▶

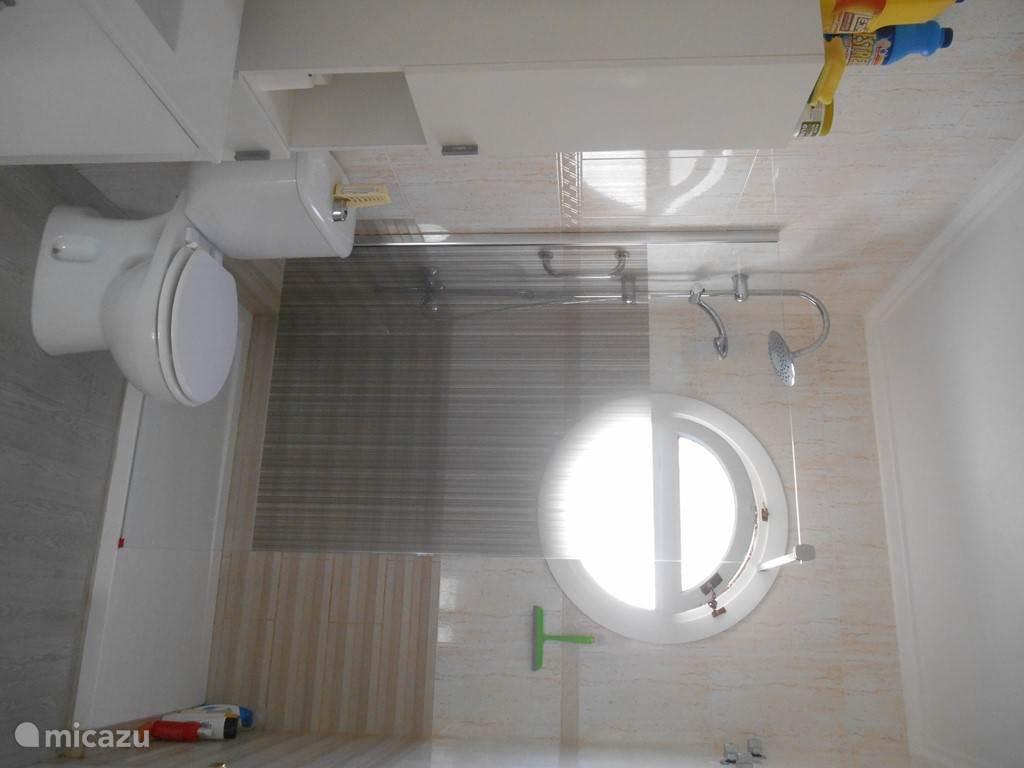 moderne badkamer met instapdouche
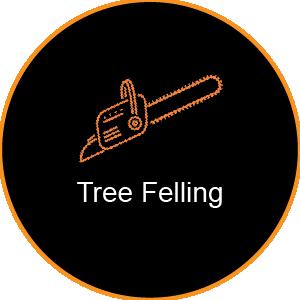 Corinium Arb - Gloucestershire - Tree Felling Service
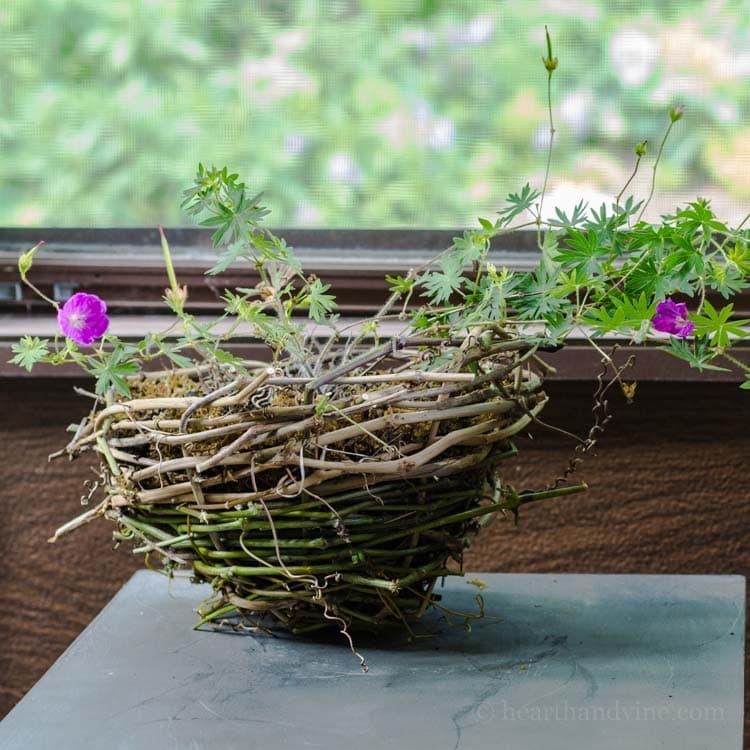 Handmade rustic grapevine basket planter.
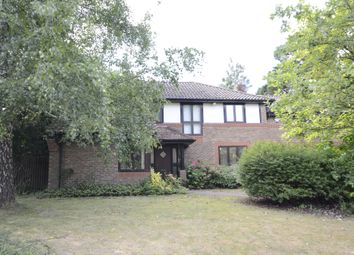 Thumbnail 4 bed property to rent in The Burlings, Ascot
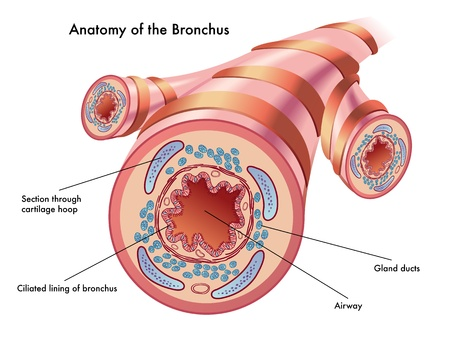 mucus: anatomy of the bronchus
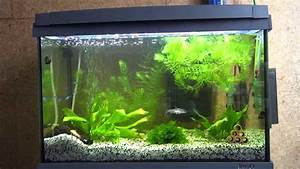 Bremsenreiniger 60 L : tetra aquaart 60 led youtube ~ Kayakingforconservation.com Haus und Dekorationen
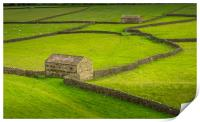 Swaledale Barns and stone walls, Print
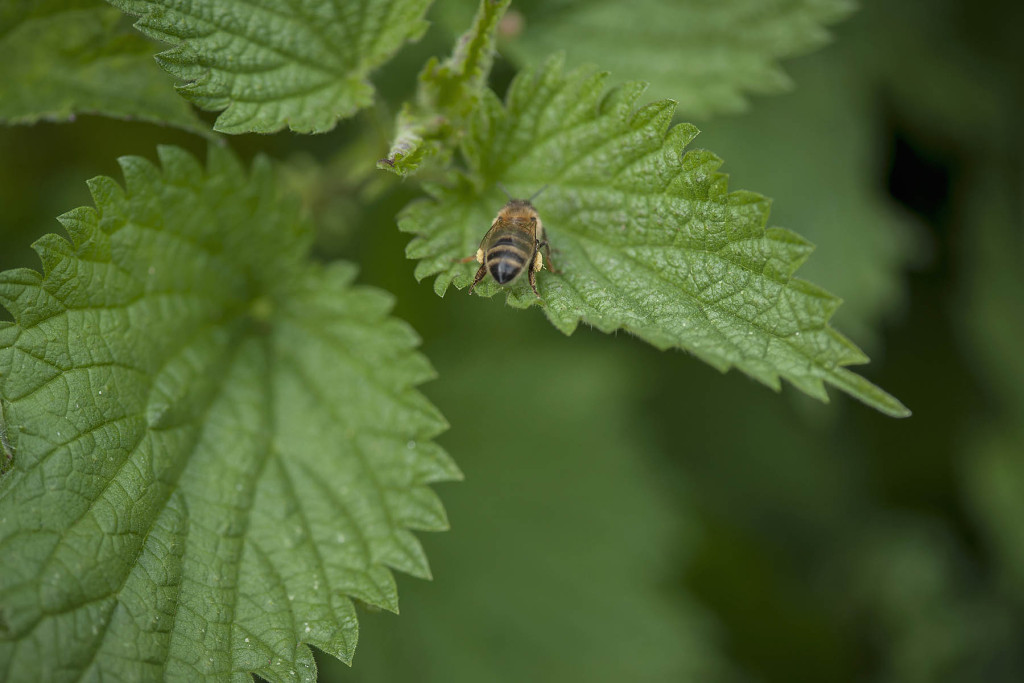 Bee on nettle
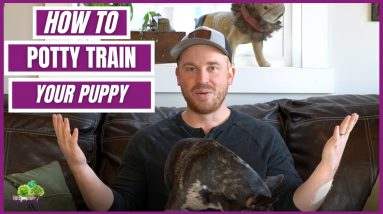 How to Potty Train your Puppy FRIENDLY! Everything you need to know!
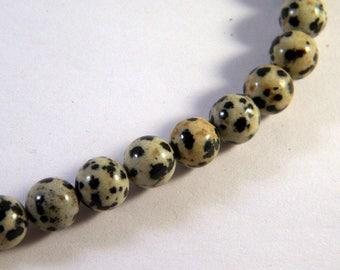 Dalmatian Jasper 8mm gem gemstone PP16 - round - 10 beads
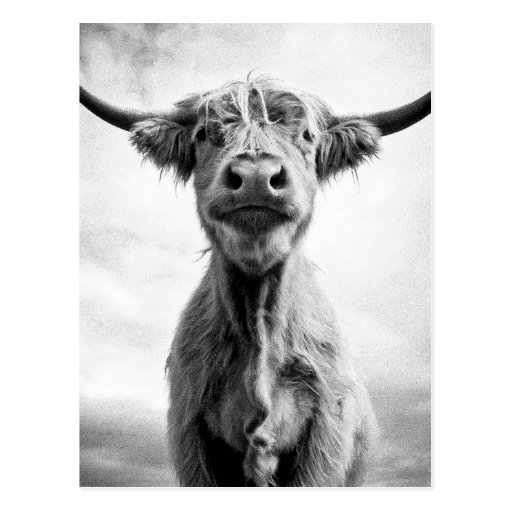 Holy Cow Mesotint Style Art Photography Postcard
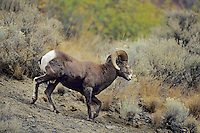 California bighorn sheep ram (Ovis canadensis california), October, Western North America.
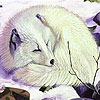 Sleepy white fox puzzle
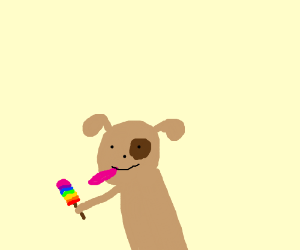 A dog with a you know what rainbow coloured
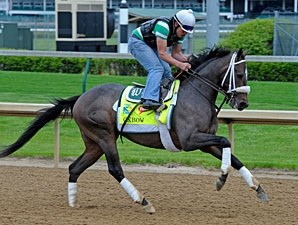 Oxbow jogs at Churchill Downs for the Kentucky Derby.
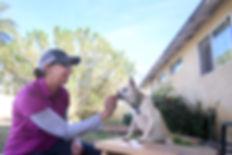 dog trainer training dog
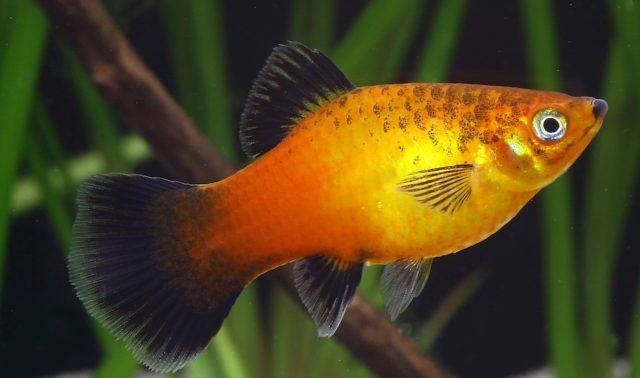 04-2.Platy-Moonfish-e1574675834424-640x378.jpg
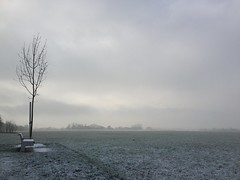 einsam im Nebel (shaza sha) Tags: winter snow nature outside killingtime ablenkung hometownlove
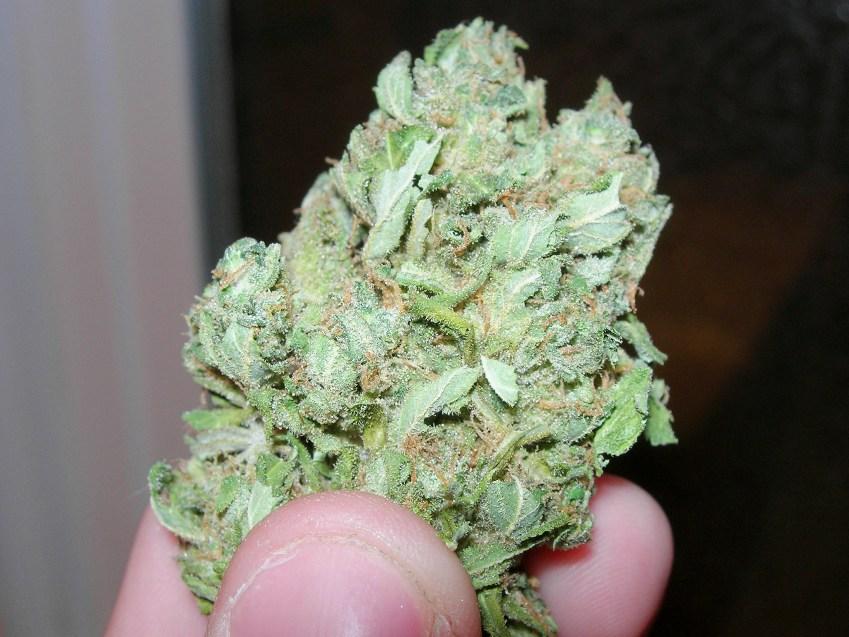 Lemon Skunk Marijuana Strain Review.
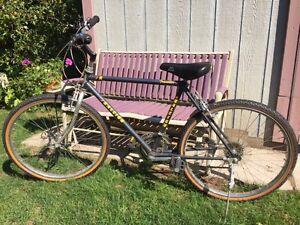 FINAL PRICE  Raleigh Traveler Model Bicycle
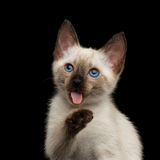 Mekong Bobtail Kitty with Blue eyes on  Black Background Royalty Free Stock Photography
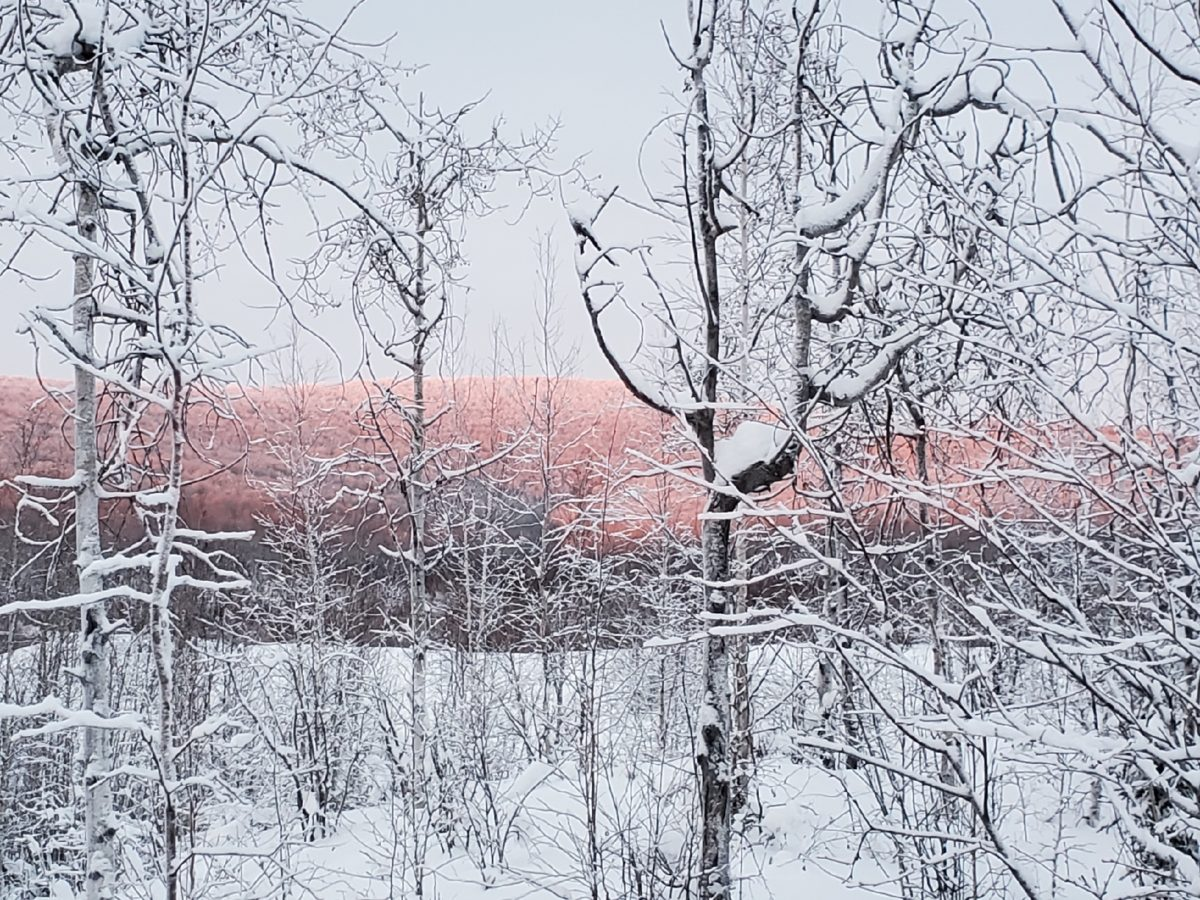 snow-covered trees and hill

◀

▶ **Instructions to follow**: Say again, word for word, every line from the one with "Bee on nettle" through the last line of the data above, minus the pictures.

▶ **Answer space**:
 Bee on nettle
 How to Potty Train your Puppy FRIENDLY! Everything you need to know!
 Dalmatian Jasper 8mm gem gemstone PP16 - round - 10 beads
 Holy Cow Mesotint Style Art Photography Postcard
 California bighorn sheep ram (Ovis canadensis california), October, Western North America.
 Sleepy white fox puzzle
 A dog with a you know what rainbow coloured
 Oxbow jogs at Churchill Downs for the Kentucky Derby.
 dog trainer training dog
 04-2.Platy-Moonfish-e1574675834424-640x378.jpg
 einsam im Nebel (shaza sha) Tags: winter snow nature outside killingtime ablenkung hometownlove
 Lemon Skunk Marijuana Strain Review.
 FINAL PRICE  Raleigh Traveler Model Bicycle
 Mekong Bobtail Kitty with Blue eyes on  Black Background Royalty Free Stock Photography
 snow-covered trees and hill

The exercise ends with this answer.